What the heck is going on in New York's election?
Posted by ekr on 01 Jul 2021
If you've been following the already bizarre NYC mayoral election, you've no doubt heard that the NY Board Of Elections (BOE) has had to withdraw their partial tallies because they accidentally counted some test ballots. The root of this problem seems to just be simple human error, but the situation is vastly complicated by NY's use of what's called Ranked Choice Voting (RCV) also called Instant Runoff Voting (IRV).
How it Usually Works: First Past the Post and Runoffs #
Many people tend to think of voting as simple: you vote for your preferred candidate and whoever gets the most votes wins. This model, usually called "first past the post", is certainly common but by no means universal, and has some obvious problems which emerge if there are more than two candidates. Consider the case where we have three candidates, Alice, Bob, and Charlie and 12 voters. We run the election with the following results:
So, Alice wins, right? But here's the thing: what if everyone who preferred Charlie actually preferred Bob to Alice? This system just ignores that fact and hands the election to Alice. But if Charlie had dropped out, then Bob would have gotten those vote and would have won instead of Alice, with a comfortable margin like so.

== == ==

Task instructions:
(1) According to the post on New York's election, what did the NY Board of Elections accidentally count in its partial tallies?
(2) Name every candidate in the three-candidate example from the post on New York's election.
(3) Carry on writing the post on New York's election, picking up right after its final sentence.
The listing that comes next is drawn from a different source than the post on New York's election.

Source material:
== == ==

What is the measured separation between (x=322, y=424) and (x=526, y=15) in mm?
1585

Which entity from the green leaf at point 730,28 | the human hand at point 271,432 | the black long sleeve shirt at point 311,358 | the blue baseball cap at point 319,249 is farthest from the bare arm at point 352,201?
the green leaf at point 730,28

== == ==

Answers to each task:
(1) Some test ballots.

(2) Alice, Bob, and Charlie.

(3)
This situation strikes many people as fundamentally unfair: If you support a candidate with a low chance of winning but you also have a preference between the leading candidates, you have to decide between voting for that candidate or actually influencing the outcome of the election in the direction you prefer. It also means that third party candidates can potentially change the outcome by being in the race (the disparaging term here is "spoiler"). It's not like this can't happen in the real world, either: in several recent US presidential elections (1992, 2000, 2016) third party candidates have received enough votes that it could in principle have changed the outcome. In any case, having people who have no chance of winning not affect the election seems like a desirable property.
One way to address this is by having what's called a "runoff" election. The general way that a runoff works is that if no candidate gets more than a given threshold percentage of the vote then you run a new election with some of the lower-ranked candidates omitted. A particularly consequential example of this is that of the Georgia 2020 senate races, in which you had to get 50% of the vote in order to win. However, in both the regular election (for a full term) and the special election (for a four year term), no candidate got over 50%, so a runoff election was run three months later with just the top two candidates. In one of those races (the special election) the first-ranked candidate in November (Raphael Warnock) eventually won, but in the other, David Perdue had the most votes in November but eventually lost to Jon Ossoff in January, giving the Democrats a 50-50 Senate with VP Kamala Harris as the tie breaker.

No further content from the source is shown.